▶ [Required work]:
Provide the material again, with every line intact and exact.
- - - -
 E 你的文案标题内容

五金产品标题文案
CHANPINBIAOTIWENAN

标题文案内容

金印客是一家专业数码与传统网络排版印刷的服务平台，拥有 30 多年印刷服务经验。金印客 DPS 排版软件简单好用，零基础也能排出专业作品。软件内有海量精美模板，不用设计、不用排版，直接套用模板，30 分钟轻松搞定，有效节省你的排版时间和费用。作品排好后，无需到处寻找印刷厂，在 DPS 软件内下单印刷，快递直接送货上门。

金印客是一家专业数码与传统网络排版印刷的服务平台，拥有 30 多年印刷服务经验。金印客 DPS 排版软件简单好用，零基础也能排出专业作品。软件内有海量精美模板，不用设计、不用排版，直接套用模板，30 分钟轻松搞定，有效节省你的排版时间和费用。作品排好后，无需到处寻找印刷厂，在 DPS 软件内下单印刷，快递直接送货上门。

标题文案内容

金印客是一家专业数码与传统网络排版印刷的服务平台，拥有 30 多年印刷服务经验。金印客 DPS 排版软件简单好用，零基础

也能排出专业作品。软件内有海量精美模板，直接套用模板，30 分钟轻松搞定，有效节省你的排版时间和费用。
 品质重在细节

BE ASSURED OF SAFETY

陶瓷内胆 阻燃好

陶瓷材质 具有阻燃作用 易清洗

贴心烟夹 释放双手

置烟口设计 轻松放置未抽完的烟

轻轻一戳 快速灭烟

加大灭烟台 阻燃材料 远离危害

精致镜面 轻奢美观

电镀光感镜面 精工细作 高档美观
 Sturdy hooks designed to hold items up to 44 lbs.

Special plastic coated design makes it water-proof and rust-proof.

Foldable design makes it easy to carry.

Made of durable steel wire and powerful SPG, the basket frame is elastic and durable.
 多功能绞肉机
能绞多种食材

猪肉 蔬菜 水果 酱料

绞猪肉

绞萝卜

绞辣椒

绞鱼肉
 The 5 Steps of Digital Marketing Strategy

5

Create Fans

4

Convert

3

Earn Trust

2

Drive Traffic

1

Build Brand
- - - -
▶ [Written answer]:
 E 你的文案标题内容

五金产品标题文案
CHANPINBIAOTIWENAN

标题文案内容

金印客是一家专业数码与传统网络排版印刷的服务平台，拥有 30 多年印刷服务经验。金印客 DPS 排版软件简单好用，零基础也能排出专业作品。软件内有海量精美模板，不用设计、不用排版，直接套用模板，30 分钟轻松搞定，有效节省你的排版时间和费用。作品排好后，无需到处寻找印刷厂，在 DPS 软件内下单印刷，快递直接送货上门。

金印客是一家专业数码与传统网络排版印刷的服务平台，拥有 30 多年印刷服务经验。金印客 DPS 排版软件简单好用，零基础也能排出专业作品。软件内有海量精美模板，不用设计、不用排版，直接套用模板，30 分钟轻松搞定，有效节省你的排版时间和费用。作品排好后，无需到处寻找印刷厂，在 DPS 软件内下单印刷，快递直接送货上门。

标题文案内容

金印客是一家专业数码与传统网络排版印刷的服务平台，拥有 30 多年印刷服务经验。金印客 DPS 排版软件简单好用，零基础

也能排出专业作品。软件内有海量精美模板，直接套用模板，30 分钟轻松搞定，有效节省你的排版时间和费用。
 品质重在细节

BE ASSURED OF SAFETY

陶瓷内胆 阻燃好

陶瓷材质 具有阻燃作用 易清洗

贴心烟夹 释放双手

置烟口设计 轻松放置未抽完的烟

轻轻一戳 快速灭烟

加大灭烟台 阻燃材料 远离危害

精致镜面 轻奢美观

电镀光感镜面 精工细作 高档美观
 Sturdy hooks designed to hold items up to 44 lbs.

Special plastic coated design makes it water-proof and rust-proof.

Foldable design makes it easy to carry.

Made of durable steel wire and powerful SPG, the basket frame is elastic and durable.
 多功能绞肉机
能绞多种食材

猪肉 蔬菜 水果 酱料

绞猪肉

绞萝卜

绞辣椒

绞鱼肉
 The 5 Steps of Digital Marketing Strategy

5

Create Fans

4

Convert

3

Earn Trust

2

Drive Traffic

1

Build Brand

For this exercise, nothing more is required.